◆ **Work task**:
Where a line contains the word "between", copy that line from the records below.

◆ **Information shown**:
↓

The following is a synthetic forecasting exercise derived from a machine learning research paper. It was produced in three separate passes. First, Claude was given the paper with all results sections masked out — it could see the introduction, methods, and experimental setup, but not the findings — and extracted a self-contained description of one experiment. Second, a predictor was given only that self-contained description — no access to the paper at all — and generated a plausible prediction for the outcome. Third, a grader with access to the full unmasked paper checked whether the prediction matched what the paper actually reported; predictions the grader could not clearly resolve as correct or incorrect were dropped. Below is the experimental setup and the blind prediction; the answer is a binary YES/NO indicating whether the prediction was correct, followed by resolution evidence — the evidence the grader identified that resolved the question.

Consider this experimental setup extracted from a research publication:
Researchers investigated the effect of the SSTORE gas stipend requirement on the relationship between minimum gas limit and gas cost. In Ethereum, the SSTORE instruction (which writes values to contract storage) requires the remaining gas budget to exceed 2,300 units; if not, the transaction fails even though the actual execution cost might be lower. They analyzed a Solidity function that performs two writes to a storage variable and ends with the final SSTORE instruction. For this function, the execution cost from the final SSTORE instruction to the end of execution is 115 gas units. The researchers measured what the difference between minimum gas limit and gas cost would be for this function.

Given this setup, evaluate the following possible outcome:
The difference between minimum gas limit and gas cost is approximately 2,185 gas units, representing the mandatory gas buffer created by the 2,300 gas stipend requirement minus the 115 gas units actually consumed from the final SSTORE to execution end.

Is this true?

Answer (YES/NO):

↑

◆ **Exercise result**:
Researchers investigated the effect of the SSTORE gas stipend requirement on the relationship between minimum gas limit and gas cost. In Ethereum, the SSTORE instruction (which writes values to contract storage) requires the remaining gas budget to exceed 2,300 units; if not, the transaction fails even though the actual execution cost might be lower. They analyzed a Solidity function that performs two writes to a storage variable and ends with the final SSTORE instruction. For this function, the execution cost from the final SSTORE instruction to the end of execution is 115 gas units. The researchers measured what the difference between minimum gas limit and gas cost would be for this function.
The difference between minimum gas limit and gas cost is approximately 2,185 gas units, representing the mandatory gas buffer created by the 2,300 gas stipend requirement minus the 115 gas units actually consumed from the final SSTORE to execution end.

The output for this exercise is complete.